Frostbite is, according to the Centers for Disease Control and Prevention (CDC), "a serious condition that's caused by exposure to extremely cold temperatures," and "a bodily injury caused by freezing that results in loss of feeling and color in affected areas." It most often affects the cheeks, nose, lips, fingers, toes, and ears, but that doesn't mean it can't affect other areas. It just means that by the time it usually reaches other parts of the body, the cheeks, nose, and extremities have already been affected. And if you suspect your child has frostbite, there are no ifs, ands, or buts — you need to call your pediatrician immediately.
But how do you know frostbite is happening? I contacted Dr. Niket Sonpal a NYC internist and gastroenterologist, and he tells Romper, "First, parents may see redness.
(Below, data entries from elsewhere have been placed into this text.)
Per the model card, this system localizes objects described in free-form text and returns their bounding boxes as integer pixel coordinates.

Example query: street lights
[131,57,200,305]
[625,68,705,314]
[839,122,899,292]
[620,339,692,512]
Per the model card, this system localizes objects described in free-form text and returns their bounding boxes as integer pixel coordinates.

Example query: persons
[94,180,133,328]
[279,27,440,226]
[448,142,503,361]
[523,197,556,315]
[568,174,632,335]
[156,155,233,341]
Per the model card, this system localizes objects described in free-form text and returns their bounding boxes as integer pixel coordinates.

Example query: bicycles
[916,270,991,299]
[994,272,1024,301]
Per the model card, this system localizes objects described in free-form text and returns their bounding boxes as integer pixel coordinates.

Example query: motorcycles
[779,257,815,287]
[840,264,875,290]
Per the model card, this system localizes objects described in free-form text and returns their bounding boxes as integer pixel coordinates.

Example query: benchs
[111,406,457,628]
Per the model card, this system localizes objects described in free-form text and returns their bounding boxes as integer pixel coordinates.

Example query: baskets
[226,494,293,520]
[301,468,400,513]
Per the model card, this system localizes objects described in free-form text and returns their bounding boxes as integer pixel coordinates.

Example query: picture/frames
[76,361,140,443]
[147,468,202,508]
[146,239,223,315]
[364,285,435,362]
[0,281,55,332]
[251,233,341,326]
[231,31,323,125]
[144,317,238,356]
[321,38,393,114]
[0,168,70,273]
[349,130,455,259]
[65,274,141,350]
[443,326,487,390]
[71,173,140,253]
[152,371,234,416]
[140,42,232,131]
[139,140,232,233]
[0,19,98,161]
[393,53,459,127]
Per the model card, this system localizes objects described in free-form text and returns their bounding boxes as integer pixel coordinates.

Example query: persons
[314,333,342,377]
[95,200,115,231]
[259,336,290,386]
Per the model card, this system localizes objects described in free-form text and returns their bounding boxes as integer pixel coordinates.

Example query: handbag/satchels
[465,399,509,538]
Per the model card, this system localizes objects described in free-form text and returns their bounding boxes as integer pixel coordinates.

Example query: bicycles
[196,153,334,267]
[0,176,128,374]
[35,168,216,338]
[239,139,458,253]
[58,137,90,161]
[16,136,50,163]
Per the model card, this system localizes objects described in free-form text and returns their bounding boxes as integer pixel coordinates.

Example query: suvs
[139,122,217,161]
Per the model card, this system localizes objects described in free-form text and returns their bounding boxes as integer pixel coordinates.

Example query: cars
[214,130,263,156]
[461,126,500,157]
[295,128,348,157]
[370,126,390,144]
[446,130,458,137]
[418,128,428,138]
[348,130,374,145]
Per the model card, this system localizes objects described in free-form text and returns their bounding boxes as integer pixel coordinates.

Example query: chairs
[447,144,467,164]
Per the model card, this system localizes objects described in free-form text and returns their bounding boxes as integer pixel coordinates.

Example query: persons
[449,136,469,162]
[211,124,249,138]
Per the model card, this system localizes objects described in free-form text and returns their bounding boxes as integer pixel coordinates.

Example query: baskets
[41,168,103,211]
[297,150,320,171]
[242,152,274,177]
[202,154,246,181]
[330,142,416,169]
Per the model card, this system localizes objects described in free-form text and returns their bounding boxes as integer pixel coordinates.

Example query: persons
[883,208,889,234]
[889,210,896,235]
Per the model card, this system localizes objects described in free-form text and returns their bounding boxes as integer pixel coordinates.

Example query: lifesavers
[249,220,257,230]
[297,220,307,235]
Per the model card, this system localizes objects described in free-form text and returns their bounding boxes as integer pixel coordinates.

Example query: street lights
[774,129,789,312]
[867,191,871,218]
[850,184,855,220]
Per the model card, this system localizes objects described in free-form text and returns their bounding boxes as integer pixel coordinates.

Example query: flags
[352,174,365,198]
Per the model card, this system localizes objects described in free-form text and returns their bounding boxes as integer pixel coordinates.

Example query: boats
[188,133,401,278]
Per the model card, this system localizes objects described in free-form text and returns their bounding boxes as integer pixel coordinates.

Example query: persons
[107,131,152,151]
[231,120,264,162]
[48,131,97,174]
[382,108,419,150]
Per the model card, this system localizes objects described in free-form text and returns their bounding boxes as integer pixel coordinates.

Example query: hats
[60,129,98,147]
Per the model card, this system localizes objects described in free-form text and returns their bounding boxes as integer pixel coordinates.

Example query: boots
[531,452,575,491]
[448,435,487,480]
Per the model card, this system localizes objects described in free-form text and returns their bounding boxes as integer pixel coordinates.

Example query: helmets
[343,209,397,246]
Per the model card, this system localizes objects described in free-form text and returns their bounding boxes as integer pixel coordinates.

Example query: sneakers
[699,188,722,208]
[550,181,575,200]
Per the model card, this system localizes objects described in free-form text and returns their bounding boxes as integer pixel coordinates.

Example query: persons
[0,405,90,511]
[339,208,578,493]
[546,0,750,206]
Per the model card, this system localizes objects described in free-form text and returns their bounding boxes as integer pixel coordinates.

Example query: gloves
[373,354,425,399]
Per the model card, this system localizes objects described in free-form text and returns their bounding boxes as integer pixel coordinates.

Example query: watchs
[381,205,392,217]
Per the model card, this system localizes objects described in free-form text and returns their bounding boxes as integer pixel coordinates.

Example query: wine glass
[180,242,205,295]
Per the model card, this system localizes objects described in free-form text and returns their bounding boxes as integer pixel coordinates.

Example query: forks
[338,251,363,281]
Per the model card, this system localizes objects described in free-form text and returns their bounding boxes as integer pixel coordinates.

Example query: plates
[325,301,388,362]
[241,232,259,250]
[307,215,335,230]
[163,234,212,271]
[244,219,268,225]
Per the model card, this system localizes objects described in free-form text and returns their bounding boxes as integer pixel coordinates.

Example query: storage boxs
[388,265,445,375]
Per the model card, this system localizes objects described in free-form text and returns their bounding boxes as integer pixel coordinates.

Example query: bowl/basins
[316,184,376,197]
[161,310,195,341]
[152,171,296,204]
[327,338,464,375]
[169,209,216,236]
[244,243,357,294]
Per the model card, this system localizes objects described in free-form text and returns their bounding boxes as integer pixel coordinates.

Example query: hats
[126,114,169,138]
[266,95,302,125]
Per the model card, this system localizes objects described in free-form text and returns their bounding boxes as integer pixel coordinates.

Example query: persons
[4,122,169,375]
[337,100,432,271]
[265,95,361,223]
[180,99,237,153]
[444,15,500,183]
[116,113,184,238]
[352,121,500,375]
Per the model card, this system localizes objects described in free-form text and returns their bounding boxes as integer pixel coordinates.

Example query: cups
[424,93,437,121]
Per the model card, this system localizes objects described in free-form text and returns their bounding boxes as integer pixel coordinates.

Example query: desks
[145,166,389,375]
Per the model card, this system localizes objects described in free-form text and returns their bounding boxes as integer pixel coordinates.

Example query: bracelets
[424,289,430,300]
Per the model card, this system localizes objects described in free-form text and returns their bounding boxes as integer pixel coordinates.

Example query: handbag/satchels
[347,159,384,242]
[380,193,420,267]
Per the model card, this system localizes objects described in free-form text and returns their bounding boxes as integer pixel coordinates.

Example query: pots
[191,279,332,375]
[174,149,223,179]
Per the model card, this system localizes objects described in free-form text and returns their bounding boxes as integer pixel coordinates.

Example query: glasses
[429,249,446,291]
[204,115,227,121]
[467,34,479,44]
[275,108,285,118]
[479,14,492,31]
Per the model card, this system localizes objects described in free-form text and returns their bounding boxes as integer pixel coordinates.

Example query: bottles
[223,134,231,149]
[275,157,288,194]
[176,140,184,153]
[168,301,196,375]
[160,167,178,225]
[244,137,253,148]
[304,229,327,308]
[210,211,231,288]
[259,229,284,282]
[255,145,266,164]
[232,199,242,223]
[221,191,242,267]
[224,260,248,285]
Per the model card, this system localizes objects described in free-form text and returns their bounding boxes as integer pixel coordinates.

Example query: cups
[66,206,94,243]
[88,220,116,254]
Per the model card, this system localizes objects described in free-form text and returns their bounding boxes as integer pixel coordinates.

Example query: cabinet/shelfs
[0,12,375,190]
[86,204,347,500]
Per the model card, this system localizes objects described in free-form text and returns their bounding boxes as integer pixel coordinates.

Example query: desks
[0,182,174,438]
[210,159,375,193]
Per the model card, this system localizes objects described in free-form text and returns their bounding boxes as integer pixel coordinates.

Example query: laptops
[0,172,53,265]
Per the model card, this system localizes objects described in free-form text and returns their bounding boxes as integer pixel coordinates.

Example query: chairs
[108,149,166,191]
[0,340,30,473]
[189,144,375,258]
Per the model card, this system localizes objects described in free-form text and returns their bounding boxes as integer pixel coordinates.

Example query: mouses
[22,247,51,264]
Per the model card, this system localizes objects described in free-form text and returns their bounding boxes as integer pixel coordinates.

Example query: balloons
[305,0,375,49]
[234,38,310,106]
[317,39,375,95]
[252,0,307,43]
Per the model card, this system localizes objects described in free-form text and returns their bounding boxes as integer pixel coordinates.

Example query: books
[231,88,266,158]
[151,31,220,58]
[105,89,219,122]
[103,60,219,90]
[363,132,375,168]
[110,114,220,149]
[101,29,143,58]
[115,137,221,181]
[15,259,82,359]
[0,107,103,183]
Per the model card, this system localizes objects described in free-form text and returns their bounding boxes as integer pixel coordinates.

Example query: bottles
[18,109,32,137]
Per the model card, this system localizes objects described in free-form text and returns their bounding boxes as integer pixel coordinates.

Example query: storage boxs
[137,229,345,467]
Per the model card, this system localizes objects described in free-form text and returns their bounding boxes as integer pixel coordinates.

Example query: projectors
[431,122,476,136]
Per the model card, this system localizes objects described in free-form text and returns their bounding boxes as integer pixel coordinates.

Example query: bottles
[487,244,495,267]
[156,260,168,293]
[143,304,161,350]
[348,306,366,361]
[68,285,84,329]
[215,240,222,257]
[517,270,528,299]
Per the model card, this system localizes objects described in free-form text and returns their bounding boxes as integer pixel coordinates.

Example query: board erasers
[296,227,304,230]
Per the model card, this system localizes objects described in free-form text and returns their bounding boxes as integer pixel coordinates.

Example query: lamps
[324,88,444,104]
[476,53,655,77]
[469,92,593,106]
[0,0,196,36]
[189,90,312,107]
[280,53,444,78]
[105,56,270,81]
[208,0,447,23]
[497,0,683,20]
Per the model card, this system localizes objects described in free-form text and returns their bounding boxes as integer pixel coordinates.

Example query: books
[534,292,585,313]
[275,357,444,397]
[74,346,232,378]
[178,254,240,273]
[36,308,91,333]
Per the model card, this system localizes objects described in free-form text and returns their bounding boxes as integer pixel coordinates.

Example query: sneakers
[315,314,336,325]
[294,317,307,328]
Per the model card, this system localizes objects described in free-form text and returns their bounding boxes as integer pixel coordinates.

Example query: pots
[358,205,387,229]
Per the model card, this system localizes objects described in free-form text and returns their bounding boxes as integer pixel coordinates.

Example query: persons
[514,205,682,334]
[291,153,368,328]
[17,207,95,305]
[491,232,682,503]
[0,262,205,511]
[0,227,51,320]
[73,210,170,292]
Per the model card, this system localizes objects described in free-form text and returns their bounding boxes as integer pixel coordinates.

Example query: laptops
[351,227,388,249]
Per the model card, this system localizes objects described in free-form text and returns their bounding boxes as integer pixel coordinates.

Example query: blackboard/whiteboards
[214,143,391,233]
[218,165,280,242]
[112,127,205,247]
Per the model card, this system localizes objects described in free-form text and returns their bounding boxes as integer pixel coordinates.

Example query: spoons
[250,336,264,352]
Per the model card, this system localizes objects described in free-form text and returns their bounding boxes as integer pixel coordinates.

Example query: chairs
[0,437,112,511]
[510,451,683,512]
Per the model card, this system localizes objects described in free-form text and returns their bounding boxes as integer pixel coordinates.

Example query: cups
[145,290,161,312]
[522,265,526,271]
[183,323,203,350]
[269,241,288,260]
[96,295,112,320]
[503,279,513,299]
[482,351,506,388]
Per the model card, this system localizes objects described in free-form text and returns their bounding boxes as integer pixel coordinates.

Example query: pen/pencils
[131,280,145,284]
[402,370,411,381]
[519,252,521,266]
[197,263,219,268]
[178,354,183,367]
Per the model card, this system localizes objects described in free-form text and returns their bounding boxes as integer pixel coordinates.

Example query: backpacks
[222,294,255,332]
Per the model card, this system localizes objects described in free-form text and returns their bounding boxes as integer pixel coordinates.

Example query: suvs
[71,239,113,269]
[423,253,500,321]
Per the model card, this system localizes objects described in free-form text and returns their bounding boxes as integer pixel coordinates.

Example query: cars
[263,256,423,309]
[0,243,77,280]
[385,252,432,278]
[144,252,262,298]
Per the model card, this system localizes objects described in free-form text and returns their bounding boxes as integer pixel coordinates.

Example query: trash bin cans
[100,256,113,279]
This is early frostbite or 'frostnip.'" Chances are if you live where it gets cold, you've felt the pins and needles feeling of frostnip. If you can, explain to your children what that feeling means. According to Sonpal, your children "may say their skin feels tingly and even a bit numb. As skin becomes more frostbitten, it will shift to a yellowish tone, then it turns white, which is an indication that the frostbite is more serious with possible tissue damage." This is a critical stage, as Sonpal points out that hypothermia could be setting in, and treatment is essential.
"The rule of thumb for parents is to play it safe and quickly warm up the skin as soon as they see a change in skin color and when the kid complains about feeling any pain," Sonpal says. After that, the condition increases until the child loses use of the affected area, and they are at real risk for permanent injury or amputation.
When it's time to intervene, you need to get your child into a warm environment, with warm, dry clothing. Give your child something warm to drink, too, and Sonpal advises avoiding the temptation to rub the skin. "Many parents' first instinct is to quickly rub hands, cheeks, feet in an effort to warm them up through friction. You want to avoid rubbing, but instead place or hold the area in your hand."
And don't sit them in front of a radiator, as my grandmother was fond of doing, or space heater or fire. Sonpal says that this is "another logical yet potentially harmful instinct. This extreme shift from freezing to hot can harm the skin." He says that instead, parents should fill "a basin or tub of warm water" and have their children dunk their feet or hands in it for 20 to 30 minutes. Doing that should help to soothe the frostbitten areas. But Sonpal cautions that you should "be sure not to have water too hot, as this will do more harm than good to skin." If the frostbite happens to be on your child's nose, chin, or cheeks, he suggests applying a warm compress.
As someone who's had both frostnip and superficial frostbite more times than I care to admit, I can tell you the recovery is painful; it's nothing you want your kid to experience. Growing up in Northeast Ohio, frostbite was something that I knew a lot about early on — it's the boogie man who lives in the snow, the dementor hovering over your sled, ready to suck all the joy from your day. As a parent, I view it quite differently. Yes, it's still something that stops a day in its tracks, but the fear is more real and less ephemeral. You simply need to know what you should do if your kid has frostbite so that you can keep enjoying the snow in the future, and prevent it from happening.
Frostbite can develop in a matter of minutes, according to Britain's National Health Services. The colder it is outside, the quicker your body reacts to it — and children are more at risk than adults. If you think your child is developing frostbite, get them inside, and call their doctor right away. It's too serious to ignore.